Advanced decisions in relation to obtaining treatment are crucially important particularly if life is at risk and how the power is to be exercised. In practice there may be some decisions that may have to be referred to the Court.
7. If I have made a Lasting Power of Attorney can I still deal with my finances?
You should be aware that your Lasting Power of Attorney is effective immediately after it has been registered. For as long as you remain mentally capable of dealing with your affairs, you can continue to deal with your own finances. If you wish your Attorney to assist you then they may do so, but you still have absolute power to deal with all affairs yourself. It is only when you lose capacity then your Attorney’s authority will take over.
8. If I change my mind can I cancel the Power of Attorney or change my choice of Attorneys?

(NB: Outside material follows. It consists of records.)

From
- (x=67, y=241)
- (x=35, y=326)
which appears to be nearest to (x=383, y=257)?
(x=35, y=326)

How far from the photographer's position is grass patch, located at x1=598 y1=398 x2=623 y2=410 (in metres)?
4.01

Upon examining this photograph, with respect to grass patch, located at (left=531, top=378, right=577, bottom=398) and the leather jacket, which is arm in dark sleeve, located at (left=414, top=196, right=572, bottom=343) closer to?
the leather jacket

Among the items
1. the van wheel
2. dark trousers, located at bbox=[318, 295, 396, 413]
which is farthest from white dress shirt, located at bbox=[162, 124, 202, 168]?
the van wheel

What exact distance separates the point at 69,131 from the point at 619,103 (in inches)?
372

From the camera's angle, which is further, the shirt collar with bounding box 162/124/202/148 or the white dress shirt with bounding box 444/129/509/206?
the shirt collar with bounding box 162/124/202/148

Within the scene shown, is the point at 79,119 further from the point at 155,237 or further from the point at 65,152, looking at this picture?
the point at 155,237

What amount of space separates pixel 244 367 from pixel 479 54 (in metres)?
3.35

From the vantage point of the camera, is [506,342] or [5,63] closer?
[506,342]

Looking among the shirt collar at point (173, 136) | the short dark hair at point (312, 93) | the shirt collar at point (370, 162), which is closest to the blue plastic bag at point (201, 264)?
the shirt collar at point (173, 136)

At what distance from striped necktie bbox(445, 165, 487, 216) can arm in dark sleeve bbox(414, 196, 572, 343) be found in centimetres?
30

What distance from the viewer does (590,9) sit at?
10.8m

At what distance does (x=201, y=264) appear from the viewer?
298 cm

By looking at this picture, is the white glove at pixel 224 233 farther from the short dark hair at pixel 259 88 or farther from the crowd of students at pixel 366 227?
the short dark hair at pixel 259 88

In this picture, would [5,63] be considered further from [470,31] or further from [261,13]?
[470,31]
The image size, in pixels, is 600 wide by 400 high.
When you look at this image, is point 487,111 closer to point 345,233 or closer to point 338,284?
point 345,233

At any time prior to losing your mental capacity you can either revoke an existing Power of Attorney entirely or make a new Power of Attorney appointing different Attorneys under it. You would need to do this formally and we will be able to prepare the relevant papers.
9. How much will it cost?
As Powers of Attorney vary greatly in their complexity it is not always possible to give an exact cost without knowing more facts. However, generally a simple Power of Attorney can be prepared for a fixed fee of £100.00 plus VAT. A Lasting Power of Attorney can be prepared for a fixed fee of £450 plus VAT exclusive of the registration fees. However, in certain circumstances a higher fee will need to be charged, for example, if you require a home visit or if you wish to include complicated provisions within the Power of Attorney document. These fees would, however, be much cheaper and the requirement (if it so happens) to register with Court of Protection once capacity has been lost. We can give you an indication of the cost of preparing your Power of Attorney at the end of your initial interview and you can then decide whether or not to proceed.